▶ PROMPT 1
Answer these questions about the MPC forum thread:
(a) In what format were the uploaded samples that carry the native gain and the track_peak of the full track?
(b) For the piano sample, what track gain did the sample get instead of +25 dB?
(c) In Reply #2, what ReplayGain value does the poster give for the lowest classical music on their system?

▶ DOCUMENT TEXT
---------------

I’ve also uploaded an additional gallery - the last one looks very weird! and sounds even worse as it looks.


The ringing, and the austere lowpass, are obvious on these screenshots. Quality is objectively worse than MP3@128; subjectively speaking, the audibility is –as usual- linked to various conditions: hardware, player settings (RG or not), listener’ sensitivity to ringing. Some users won’t notice it, some others will be frightened. The important point to note here is that other audio formats have no problems; my purpose wasn’t to make an infertile comparison between MPC and other. Based on this comparison, I’m tempted to say that MPC could rejoin them with some tuning. Anecdotal point: LAME had recently serious issue (which also concern 3.90.3 ABR at mid/low bitrate) and they were recently solved by developers. I think Gabriel worked on an adaptive ATH threshold, and it might be a lead for MPC developer or for some users which are interested to play with current encoder switches.


I’ve uploaded some samples. The gain for short samples is necessary different from the gain of complete sample; but I’ve tried to cut sample with similar gain. The WavPack samples uploaded have all the native gain and the track_peak of the full track. I’ve also duplicated the track gain to the album gain.

http://guruboolez.free.fr/MPC/quiet_tracks_replaygained.zip

Two appendix in this zip file : a piano sample for which track gain for the sample doesn’t really match to the track gain of the full track (+40 dB instead of +25 dB) ; and a very noisy track for which musepack doesn’t have any problem, despite of high gain correction.


This report is probably the last one I’ll do for MPC (a developer have claim their lack of interest for improving classical at --standard), but I nevertheless hope it will help to improve the encoder. Playing with command line (in order to change ATH or noise sensitivity) might be enough to solve or reduce this issue; therefore, every MPC user could contribute. In the meantime, users should be aware of this issue.

MPC VBR flaws (low volume & ringing)

Reply #1
I confirm serious problems under these special listening conditions.

Thanks you for making it clearer for me. Now I understand it better!

MPC VBR flaws (low volume & ringing)

Reply #2
What I understand from your post guru is that at > insane, this effect isn't significant. I hope this is the case.

Edit: Whoa, this is only noticable with ReplayGain higher than +20dB or so. The lowest classical on my system is +3dB or so. Any rock/metal/rap/electronica is gained to -9dB sometimes. Looks like I shouldn't really be concerned. Phew.
Acid8000 aka. PhilDEE

MPC VBR flaws (low volume & ringing)

---------------

▶ PROMPT 2
From the rows below, reproduce word for word the lines beginning with the line containing "In the list" and continuing through the line containing "1030 centimetres".

---------------

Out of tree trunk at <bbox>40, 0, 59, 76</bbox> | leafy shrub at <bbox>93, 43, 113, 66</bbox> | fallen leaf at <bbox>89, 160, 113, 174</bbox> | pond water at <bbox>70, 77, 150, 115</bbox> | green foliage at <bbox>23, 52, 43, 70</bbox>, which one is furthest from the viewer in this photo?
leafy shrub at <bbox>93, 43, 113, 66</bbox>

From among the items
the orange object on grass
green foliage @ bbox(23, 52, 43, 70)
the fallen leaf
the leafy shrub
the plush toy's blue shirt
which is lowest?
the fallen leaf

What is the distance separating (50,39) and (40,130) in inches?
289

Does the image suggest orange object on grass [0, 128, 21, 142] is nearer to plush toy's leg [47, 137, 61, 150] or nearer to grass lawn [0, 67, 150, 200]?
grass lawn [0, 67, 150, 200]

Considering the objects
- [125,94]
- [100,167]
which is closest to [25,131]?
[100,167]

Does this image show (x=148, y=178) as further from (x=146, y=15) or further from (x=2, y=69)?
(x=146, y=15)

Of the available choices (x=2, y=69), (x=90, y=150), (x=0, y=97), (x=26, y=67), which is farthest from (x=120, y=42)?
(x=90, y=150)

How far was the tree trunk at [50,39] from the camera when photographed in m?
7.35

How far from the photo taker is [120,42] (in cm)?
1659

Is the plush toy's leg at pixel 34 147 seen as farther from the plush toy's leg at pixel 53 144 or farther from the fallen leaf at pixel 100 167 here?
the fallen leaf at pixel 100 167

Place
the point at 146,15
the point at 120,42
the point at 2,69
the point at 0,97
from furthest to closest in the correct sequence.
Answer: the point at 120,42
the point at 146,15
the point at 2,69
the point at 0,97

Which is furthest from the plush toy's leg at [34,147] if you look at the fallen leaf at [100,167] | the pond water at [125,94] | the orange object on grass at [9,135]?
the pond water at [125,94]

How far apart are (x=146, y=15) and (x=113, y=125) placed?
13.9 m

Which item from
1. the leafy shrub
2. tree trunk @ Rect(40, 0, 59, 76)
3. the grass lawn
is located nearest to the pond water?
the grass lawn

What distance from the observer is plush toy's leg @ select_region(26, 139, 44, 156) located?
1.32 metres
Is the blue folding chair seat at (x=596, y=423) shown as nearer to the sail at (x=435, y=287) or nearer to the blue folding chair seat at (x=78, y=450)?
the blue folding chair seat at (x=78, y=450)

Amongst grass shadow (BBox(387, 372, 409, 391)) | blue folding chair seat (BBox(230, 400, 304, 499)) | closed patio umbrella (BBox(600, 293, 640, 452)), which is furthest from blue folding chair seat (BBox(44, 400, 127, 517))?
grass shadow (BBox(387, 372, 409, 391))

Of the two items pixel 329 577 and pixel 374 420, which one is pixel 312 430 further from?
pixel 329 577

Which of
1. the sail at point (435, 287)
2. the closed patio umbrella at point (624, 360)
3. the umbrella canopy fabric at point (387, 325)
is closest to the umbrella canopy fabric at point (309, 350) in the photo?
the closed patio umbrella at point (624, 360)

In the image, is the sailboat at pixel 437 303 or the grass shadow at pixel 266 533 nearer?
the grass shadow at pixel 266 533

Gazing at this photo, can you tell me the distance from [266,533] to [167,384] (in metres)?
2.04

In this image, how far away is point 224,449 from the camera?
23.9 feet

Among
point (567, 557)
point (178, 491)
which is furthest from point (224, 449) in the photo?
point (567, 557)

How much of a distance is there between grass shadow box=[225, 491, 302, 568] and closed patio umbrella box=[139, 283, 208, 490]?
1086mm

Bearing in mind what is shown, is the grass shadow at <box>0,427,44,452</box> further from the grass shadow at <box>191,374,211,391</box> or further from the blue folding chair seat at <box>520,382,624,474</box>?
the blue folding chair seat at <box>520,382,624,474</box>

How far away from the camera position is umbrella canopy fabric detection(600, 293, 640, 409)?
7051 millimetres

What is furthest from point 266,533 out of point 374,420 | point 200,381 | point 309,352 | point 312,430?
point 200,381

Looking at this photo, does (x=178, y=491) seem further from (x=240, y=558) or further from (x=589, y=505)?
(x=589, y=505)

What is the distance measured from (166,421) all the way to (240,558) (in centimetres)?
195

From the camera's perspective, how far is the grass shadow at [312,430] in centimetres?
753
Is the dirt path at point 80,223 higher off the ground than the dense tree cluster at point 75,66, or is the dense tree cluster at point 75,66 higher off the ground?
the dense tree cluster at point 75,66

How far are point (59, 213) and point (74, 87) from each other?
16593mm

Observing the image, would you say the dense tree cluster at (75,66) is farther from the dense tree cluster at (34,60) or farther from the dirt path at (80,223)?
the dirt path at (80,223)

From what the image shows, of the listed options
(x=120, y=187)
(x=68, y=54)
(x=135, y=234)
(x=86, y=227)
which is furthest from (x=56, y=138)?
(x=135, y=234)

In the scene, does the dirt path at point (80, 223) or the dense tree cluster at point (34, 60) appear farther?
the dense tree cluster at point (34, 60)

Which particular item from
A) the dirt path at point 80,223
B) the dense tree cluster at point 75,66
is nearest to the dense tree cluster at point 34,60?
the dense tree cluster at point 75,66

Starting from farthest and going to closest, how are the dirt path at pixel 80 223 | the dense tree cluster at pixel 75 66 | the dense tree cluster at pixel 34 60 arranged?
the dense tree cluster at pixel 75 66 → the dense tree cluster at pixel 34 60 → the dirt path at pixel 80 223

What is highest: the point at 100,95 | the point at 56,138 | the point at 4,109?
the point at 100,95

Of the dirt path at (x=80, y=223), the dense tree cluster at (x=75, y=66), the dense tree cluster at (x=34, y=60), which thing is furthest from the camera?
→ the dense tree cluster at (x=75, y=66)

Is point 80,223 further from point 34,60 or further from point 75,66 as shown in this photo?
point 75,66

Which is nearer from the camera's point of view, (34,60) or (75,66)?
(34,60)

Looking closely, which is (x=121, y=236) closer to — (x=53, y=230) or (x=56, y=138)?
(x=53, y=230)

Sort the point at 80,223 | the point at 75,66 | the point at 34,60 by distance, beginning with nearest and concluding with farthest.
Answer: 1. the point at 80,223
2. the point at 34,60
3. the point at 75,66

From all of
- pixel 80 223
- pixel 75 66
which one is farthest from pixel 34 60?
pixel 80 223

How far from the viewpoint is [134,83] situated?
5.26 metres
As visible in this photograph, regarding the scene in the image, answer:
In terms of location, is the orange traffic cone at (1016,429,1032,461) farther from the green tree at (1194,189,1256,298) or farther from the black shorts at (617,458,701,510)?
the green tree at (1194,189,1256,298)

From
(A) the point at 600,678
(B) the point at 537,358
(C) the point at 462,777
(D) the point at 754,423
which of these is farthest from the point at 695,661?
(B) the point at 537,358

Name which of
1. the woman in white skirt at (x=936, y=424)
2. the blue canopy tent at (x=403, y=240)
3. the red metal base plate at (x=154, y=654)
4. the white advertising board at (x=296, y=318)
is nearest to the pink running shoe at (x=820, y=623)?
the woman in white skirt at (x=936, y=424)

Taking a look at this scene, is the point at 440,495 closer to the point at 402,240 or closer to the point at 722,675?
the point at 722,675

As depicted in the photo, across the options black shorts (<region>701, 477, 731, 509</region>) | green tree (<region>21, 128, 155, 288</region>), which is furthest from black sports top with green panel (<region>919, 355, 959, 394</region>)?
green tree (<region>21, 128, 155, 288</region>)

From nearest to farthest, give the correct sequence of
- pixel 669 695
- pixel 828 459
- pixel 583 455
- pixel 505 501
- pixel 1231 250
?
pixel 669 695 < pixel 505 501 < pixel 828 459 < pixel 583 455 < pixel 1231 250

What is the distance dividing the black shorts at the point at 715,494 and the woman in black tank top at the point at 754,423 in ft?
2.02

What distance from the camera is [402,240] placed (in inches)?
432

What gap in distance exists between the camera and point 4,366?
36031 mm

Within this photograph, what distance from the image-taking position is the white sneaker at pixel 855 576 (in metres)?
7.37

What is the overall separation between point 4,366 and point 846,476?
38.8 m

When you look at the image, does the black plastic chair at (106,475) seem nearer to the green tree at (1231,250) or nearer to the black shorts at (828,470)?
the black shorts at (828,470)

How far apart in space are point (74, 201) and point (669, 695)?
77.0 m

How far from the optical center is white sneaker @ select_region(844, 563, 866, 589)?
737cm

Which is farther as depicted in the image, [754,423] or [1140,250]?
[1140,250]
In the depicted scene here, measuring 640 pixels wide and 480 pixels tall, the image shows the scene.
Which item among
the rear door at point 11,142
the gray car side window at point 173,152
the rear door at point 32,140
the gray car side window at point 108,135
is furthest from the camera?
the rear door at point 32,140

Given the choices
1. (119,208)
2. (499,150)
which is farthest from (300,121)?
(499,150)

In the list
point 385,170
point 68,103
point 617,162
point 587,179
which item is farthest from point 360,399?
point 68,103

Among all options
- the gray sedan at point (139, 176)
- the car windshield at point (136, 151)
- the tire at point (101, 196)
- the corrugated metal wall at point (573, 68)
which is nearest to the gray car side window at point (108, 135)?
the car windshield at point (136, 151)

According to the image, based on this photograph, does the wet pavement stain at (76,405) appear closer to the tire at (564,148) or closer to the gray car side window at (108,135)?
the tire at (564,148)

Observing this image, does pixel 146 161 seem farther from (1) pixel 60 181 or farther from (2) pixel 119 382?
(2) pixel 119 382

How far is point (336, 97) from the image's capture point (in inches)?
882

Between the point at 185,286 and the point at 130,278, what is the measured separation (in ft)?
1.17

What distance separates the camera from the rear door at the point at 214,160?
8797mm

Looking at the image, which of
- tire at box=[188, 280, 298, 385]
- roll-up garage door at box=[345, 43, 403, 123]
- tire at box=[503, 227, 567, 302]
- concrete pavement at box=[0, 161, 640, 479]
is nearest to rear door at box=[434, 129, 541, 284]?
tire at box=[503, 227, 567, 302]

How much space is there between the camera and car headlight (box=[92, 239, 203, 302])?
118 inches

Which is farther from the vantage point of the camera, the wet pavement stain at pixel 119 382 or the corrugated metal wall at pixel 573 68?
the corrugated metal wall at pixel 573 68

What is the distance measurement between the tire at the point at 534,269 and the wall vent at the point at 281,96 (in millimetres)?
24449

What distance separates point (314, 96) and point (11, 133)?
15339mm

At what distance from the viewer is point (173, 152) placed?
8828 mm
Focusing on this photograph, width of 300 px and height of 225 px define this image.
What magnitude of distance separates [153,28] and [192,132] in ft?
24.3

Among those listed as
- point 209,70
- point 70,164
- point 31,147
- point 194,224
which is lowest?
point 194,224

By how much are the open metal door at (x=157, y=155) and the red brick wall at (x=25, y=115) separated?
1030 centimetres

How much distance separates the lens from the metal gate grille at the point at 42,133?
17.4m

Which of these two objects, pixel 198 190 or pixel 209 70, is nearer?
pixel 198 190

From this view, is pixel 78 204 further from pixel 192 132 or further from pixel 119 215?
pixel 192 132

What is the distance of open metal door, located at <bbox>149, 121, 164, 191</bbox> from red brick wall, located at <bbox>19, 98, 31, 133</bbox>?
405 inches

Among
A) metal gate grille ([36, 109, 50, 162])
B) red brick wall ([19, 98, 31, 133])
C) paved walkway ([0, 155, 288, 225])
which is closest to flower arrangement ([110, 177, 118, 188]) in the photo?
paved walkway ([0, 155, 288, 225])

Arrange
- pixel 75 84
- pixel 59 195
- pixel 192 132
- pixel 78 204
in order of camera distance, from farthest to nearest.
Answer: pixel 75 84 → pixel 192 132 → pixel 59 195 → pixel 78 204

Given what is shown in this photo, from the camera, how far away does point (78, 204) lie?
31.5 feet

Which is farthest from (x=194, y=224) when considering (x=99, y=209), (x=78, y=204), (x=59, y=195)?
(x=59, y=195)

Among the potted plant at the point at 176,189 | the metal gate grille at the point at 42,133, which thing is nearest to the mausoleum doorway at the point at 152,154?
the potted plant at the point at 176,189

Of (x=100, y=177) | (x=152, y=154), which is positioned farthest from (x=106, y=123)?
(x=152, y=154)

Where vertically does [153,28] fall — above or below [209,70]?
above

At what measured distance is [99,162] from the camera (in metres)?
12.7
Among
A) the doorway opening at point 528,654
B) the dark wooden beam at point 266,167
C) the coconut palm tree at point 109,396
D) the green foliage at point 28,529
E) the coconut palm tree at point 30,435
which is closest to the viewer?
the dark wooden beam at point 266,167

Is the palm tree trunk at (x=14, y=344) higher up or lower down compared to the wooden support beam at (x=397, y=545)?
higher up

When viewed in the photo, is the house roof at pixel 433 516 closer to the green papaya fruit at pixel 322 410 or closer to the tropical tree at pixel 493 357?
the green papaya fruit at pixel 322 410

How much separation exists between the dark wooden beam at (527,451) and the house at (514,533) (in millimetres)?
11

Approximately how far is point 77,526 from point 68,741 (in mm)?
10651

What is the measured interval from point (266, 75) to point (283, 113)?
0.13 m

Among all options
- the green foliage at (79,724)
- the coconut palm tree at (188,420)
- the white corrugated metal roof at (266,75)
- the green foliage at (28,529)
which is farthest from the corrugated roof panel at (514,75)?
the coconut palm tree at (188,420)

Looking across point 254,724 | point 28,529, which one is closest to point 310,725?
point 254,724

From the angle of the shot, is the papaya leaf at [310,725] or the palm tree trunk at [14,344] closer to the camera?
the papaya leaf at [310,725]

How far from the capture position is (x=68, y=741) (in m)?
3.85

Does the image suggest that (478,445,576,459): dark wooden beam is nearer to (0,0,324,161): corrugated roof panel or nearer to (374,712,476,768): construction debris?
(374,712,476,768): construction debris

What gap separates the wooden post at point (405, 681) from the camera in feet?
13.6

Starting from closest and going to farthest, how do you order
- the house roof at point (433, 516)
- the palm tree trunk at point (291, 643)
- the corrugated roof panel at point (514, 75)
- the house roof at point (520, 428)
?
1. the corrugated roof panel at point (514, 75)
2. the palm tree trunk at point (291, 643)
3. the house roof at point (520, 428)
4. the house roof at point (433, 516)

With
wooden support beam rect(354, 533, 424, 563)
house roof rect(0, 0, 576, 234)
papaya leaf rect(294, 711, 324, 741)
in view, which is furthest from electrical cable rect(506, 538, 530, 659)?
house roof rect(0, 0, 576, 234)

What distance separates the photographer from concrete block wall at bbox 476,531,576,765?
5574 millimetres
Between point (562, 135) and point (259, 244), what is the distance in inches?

---------------

▶ WORKED ANSWER 1
(a) WavPack
(b) +40 dB
(c) About +3dB

▶ WORKED ANSWER 2
In the list
point 385,170
point 68,103
point 617,162
point 587,179
which item is farthest from point 360,399?
point 68,103

Among all options
- the gray sedan at point (139, 176)
- the car windshield at point (136, 151)
- the tire at point (101, 196)
- the corrugated metal wall at point (573, 68)
which is nearest to the gray car side window at point (108, 135)?
the car windshield at point (136, 151)

According to the image, based on this photograph, does the wet pavement stain at (76,405) appear closer to the tire at (564,148) or closer to the gray car side window at (108,135)?
the tire at (564,148)

Observing this image, does pixel 146 161 seem farther from (1) pixel 60 181 or farther from (2) pixel 119 382?
(2) pixel 119 382

How far is point (336, 97) from the image's capture point (in inches)?
882

Between the point at 185,286 and the point at 130,278, what is the measured separation (in ft)?
1.17

What distance separates the camera from the rear door at the point at 214,160?
8797mm

Looking at the image, which of
- tire at box=[188, 280, 298, 385]
- roll-up garage door at box=[345, 43, 403, 123]
- tire at box=[503, 227, 567, 302]
- concrete pavement at box=[0, 161, 640, 479]
is nearest to rear door at box=[434, 129, 541, 284]?
tire at box=[503, 227, 567, 302]

How much space is there between the camera and car headlight (box=[92, 239, 203, 302])?
118 inches

Which is farther from the vantage point of the camera, the wet pavement stain at pixel 119 382 or the corrugated metal wall at pixel 573 68?
the corrugated metal wall at pixel 573 68

What is the distance measurement between the tire at the point at 534,269 and the wall vent at the point at 281,96 (in millimetres)?
24449

What distance separates point (314, 96) and point (11, 133)?
15339mm

At what distance from the viewer is point (173, 152) placed?
8828 mm
Focusing on this photograph, width of 300 px and height of 225 px define this image.
What magnitude of distance separates [153,28] and [192,132] in ft?
24.3

Among those listed as
- point 209,70
- point 70,164
- point 31,147
- point 194,224
which is lowest?
point 194,224

By how much are the open metal door at (x=157, y=155) and the red brick wall at (x=25, y=115) separated?
1030 centimetres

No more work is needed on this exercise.